The novel begins at Frida’s childhood and tells the story how she was stricken with polio, and how she had to deal with a lifetime of physical and psychological pain as a consequence. The author manages to write about suffering in such an elaborate, and yet raw prose, that it is transformed into something beautiful and pure, something that enriches one’s life instead of debilitating it. There are some artists whose art is a mere intellectualism, a game, an experiment: on the other hand, Frida’s art is extremely personal and her emotions can be considered to be a driving force behind her painting.

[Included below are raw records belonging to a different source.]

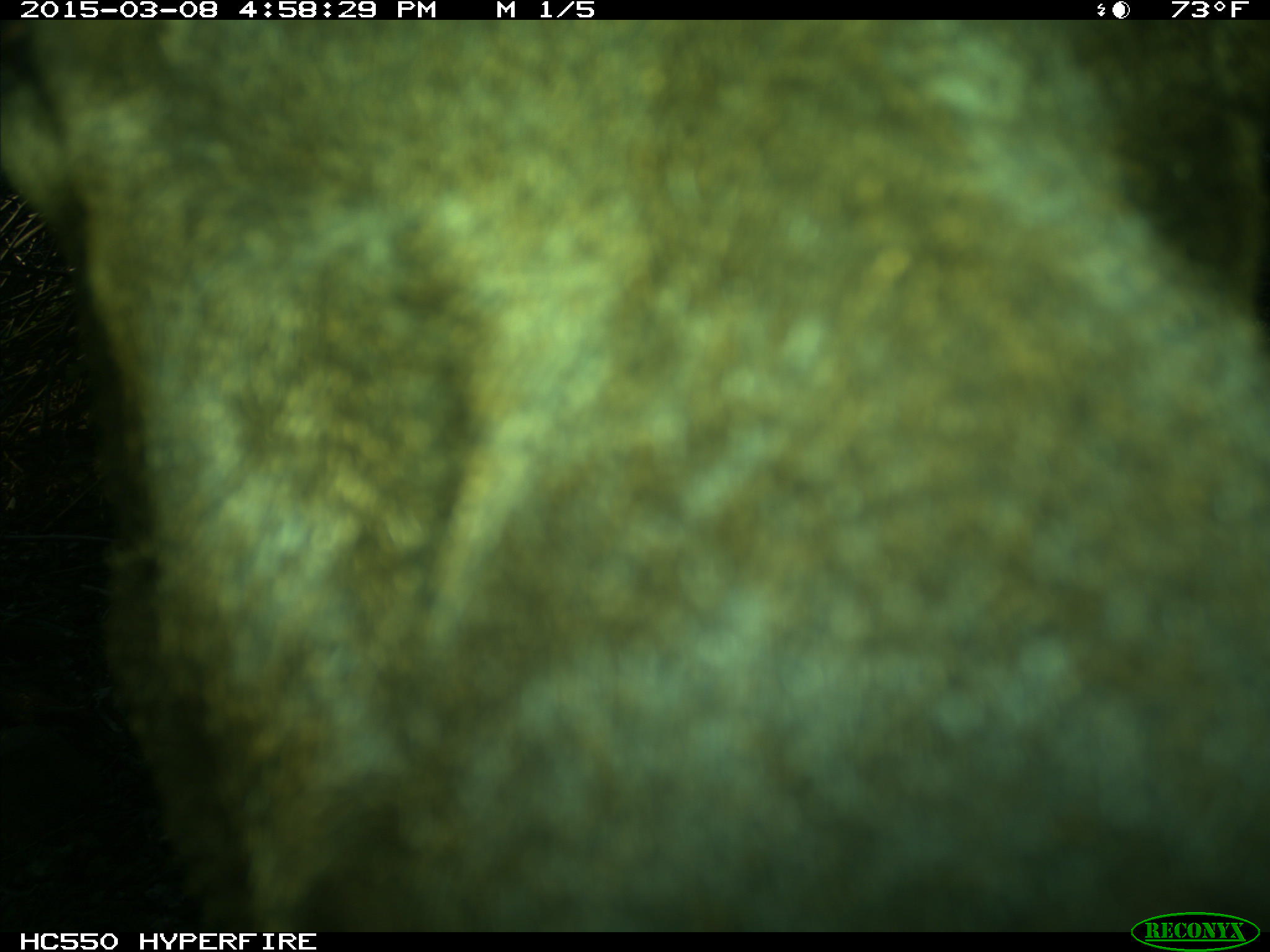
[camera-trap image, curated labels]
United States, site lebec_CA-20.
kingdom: Animalia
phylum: Chordata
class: Mammalia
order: Artiodactyla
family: Cervidae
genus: Cervus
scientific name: Cervus canadensis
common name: elk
Cervus canadensis (elk).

Despite all the suffering she endures, Frida’s story can also be seen as an inspiration for all those who suffer from chronic condition, to encourage them to rise above a life full of pain and to try and participate in life as actively as possible instead. Without her illness, Frida would not have become an artist she eventually came to be. However, Drakulic not only shows us Frida as the famous artist, but she also offers us an intimate portrait of the women behind the artist. The style is simple and pure, but also poetic without being melodramatic, which couldn’t have been easy to achieve considering the chosen subject.

Drakulic’s collage-style composition works very well and creates a mesmerising effect on the reader. The author has clearly done her research on the life and work of Frida Khalo, however, she also offers us her own perception of what it might have been like to be Frida, resulting not only in a historically accurate but also emotionally compelling novel.

The takeaway? Creating art, or writing, can be an excellent way to relieve physical, or emotional pain and to escape from the prison of bodily limitations.

All in all, this book was a delightful read and I highly recommend it.